KUTIPAN BACAAN:

::::

Dari bentuk kegiatan di atas saya membuat kesimpulan sementara mengenai apa yang ingin disampaikan melalui acara ini oleh Kecoaktimur; mereka ingin mewadahi seniman meskipun hanya dengan ruangan kecil sederhana yang mereka miliki.
Artist in Residensi Hachinohe : Roots and Rhythms

Bagi yang belum familiar dengan apa yang dimaksud dengan residensi seni, residensi seni adalah sebuah program yang dirancang untuk memberikan kesempatan kepada seniman, penulis, peneliti, atau kreator lainnya untuk mendalami praktik kreatif mereka di lingkungan baru. Seniman tinggal di tempat baru untuk memulai penelitian singkat dari satu sampai tiga bulan, bahkan bisa sampai bertahun-tahun tergantung program yang diikutinya. Mereka memulai aktivitas berkarya, meneliti sampai membuat presentasi akhir di tempat tersebut. Residensi biasanya melibatkan waktu dan tempat tertentu baik di dalam negeri atau pun di luar negeri untuk mengeksplorasi ide, kolaborasi, eksperimen, atau menciptakan karya yang terinspirasi dari konteks lokal, budaya, atau komunitas setempat.
Pada kesempatan residensi kali ini, Gilang diundang secara langsung oleh AIR-Hachinohe yang berdiri sejak 2017. AIR-H memiliki sebuah program residensi port to port di Kota Hachinohe. Selama program berlangsung, mereka mengundang seniman dari Asia Tenggara dan kebanyakan berasal dari Filipina. Kali ini, untuk pertama kalinya mereka mengundang seniman dari Indonesia. AIR-H memiliki sebuah organisasi proyek seni yang di buat oleh seniman dan profesor yang mengajar di salah satu perguruan tinggi di Kota Hachinohe, yaitu Higashikata Yuhei.



“Dalam konteks seni rupa, residensi juga sering memberikan ruang bebas pada seniman tanpa tekanan hasil akhir, sehingga seniman dapat mengeksplorasi medium baru, memperdalam penelitian atau menciptakan karya yang berbasis konteks lokal dan bermakna. Selain itu juga residensi sering kali menjadi platform untuk berjejaring dengan seniman, kurator, komunitas dan juga mempelajari budaya baru untuk membangun pemahaman lintas budaya”, ujar Gilang.
“Roots and Rhythms” adalah tajuk yang dipilih oleh Gilang sebagai seniman dan Yuhei sebagai fasilitator. Residensi ini sudah dibicarakan sejak bulan Mei 2024. Setelah pengamatan yang dilakukan oleh Yuhei, ia membaca bahwasannya Gilang adalah seniman yang karyanya berjalan pada narasi sejarah dan tradisi. Empat sampai lima tahun belakangan ini, karya-karya Gilang memang memiliki muatan sejarah. Pameran terakhirnya tampil di pameran “NAWASENA” yang di selenggarakan di Rumah Budaya Sidoarjo.

::::

(Data hubungan spasial)
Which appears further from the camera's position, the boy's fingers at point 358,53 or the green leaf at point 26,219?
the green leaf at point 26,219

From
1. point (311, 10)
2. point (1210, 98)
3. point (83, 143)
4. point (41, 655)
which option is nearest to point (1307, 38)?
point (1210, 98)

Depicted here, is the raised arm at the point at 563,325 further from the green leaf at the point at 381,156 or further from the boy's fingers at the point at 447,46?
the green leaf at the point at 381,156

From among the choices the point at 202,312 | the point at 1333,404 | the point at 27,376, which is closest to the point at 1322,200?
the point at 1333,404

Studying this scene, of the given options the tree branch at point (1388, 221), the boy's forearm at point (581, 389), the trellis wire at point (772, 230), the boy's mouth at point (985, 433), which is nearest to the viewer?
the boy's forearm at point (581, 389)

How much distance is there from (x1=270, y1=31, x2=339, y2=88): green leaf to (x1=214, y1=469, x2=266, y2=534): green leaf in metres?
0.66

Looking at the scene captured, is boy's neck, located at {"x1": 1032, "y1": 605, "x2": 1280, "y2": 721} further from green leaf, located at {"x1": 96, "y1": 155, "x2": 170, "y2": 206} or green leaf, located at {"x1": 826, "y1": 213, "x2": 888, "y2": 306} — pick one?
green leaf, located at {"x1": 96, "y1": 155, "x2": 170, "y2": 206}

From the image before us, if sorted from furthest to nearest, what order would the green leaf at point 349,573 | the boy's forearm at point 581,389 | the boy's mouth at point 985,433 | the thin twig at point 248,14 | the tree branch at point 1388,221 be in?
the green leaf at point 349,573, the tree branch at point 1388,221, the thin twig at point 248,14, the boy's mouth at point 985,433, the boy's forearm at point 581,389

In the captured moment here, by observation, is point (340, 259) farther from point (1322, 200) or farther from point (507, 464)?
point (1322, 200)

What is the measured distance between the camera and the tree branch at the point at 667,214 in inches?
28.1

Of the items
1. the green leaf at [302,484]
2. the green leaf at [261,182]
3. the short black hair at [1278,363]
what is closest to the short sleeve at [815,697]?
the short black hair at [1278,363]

::::

TUGAS WAJIB:
A. Ketik ulang bagian kutipan mulai dari "Artist in Residensi" sampai dengan "atau komunitas setempat.".
B. Tulis kembali daftar mulai dari baris yang memuat "What is the" sampai akhir daftar, dengan "green leaf" ditukar menjadi "yellow leaf" dan semua bagian lain tetap sama.
Kutipan dan daftar di atas merupakan dua bahan yang berdiri sendiri.

JAWABAN LATIHAN:
A.
Artist in Residensi Hachinohe : Roots and Rhythms

Bagi yang belum familiar dengan apa yang dimaksud dengan residensi seni, residensi seni adalah sebuah program yang dirancang untuk memberikan kesempatan kepada seniman, penulis, peneliti, atau kreator lainnya untuk mendalami praktik kreatif mereka di lingkungan baru. Seniman tinggal di tempat baru untuk memulai penelitian singkat dari satu sampai tiga bulan, bahkan bisa sampai bertahun-tahun tergantung program yang diikutinya. Mereka memulai aktivitas berkarya, meneliti sampai membuat presentasi akhir di tempat tersebut. Residensi biasanya melibatkan waktu dan tempat tertentu baik di dalam negeri atau pun di luar negeri untuk mengeksplorasi ide, kolaborasi, eksperimen, atau menciptakan karya yang terinspirasi dari konteks lokal, budaya, atau komunitas setempat.

B.
What is the measured distance between the camera and the tree branch at the point at 667,214 in inches?
28.1

Of the items
1. the yellow leaf at [302,484]
2. the yellow leaf at [261,182]
3. the short black hair at [1278,363]
what is closest to the short sleeve at [815,697]?
the short black hair at [1278,363]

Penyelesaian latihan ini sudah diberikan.